La question du recyclage de l’or est aussi au cœur de l’atelier Gold Diggers. Sous le prétexte d’une chasse au trésor dans les composants informatiques, Albert Laine démonte de vieilles tours et commente les systèmes, l’évolution de la fabrication des différents éléments, de plus en plus fragiles, et fait la preuve de l’obsolescence programmée. Il incite les participants à « mettre les mains dans le moteur » et à intervenir auprès des fabricants pour des produits plus solides et durables, un propos engagé et accessible à tous –mais qui a malheureusement manqué de public. Au passage, la satisfaction éprouvée à détruire des processeurs pour en retirer les picots a un petit quelque chose de thérapeutique.

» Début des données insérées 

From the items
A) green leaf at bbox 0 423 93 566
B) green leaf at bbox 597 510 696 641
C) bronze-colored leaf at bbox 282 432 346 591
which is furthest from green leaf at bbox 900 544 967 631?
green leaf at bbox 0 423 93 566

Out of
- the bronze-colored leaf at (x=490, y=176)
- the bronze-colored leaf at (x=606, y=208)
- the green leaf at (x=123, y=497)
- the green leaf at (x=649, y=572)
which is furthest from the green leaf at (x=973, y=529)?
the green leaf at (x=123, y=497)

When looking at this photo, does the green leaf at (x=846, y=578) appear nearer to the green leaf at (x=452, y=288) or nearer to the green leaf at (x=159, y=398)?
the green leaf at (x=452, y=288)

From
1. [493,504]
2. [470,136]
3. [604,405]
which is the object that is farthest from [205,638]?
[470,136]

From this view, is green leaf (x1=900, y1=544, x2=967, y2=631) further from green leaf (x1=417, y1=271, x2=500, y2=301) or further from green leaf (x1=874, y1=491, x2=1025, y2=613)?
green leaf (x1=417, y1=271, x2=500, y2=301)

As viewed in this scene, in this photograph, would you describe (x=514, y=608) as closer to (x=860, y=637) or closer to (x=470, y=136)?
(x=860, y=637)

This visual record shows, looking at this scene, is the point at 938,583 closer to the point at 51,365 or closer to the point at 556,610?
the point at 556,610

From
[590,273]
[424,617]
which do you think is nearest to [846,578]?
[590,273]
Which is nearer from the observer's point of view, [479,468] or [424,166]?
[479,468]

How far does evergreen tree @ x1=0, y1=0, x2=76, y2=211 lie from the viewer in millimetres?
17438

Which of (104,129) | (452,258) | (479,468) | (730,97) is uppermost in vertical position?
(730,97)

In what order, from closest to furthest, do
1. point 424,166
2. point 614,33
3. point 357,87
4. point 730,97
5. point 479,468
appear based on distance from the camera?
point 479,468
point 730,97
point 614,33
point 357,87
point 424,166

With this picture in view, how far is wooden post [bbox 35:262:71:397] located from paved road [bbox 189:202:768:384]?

Ce dont il est question plus généralement, c’est l’aliénation à la machine. Les systèmes devenus autonomes, actifs, intelligents, deviennent les interfaces qui décident pour nous. Inke Arns en fait le thème central de sa prochaine exposition au HMKV, le Hartware MedienKunstVerein (HMKV) de Dortmund (Allemagne), qui confronte artistes et entreprises utilisant les nouvelles technologies pour repousser les limites entre fiction et réalité et tenter de comprendre qui est réellement aux commandes.
C’est aussi le propos de « World Brain » , entre film et archivage web. Ce projet transmédia pose l’hypothèse d’un cerveau mondial dont les datacenters seraient les mémoires et les interconnexions le système nerveux. L’homme, exclu par la vitesse et l’aseptisation du milieu, devient extérieur à la société qu’il a créée. À cette partie documentaire basée sur la récupération de vidéos sur Internet, commentées et dramatisées par la musique, répond une fiction où chercheurs et artistes se regroupent en forêt, sans ressources à l’exception d’une connexion au Web qui leur est indispensable pour chercher comment faire un feu, construire un brancard, etc. Prenant entre autres pour référence le Whole Earth Catalogue, ce vaste fourre-tout de la cyberculture flamboyante des années 1960 aux Etats-Unis, ils tentent d’imaginer un autre rapport à la nature, au réseau et à l’individu.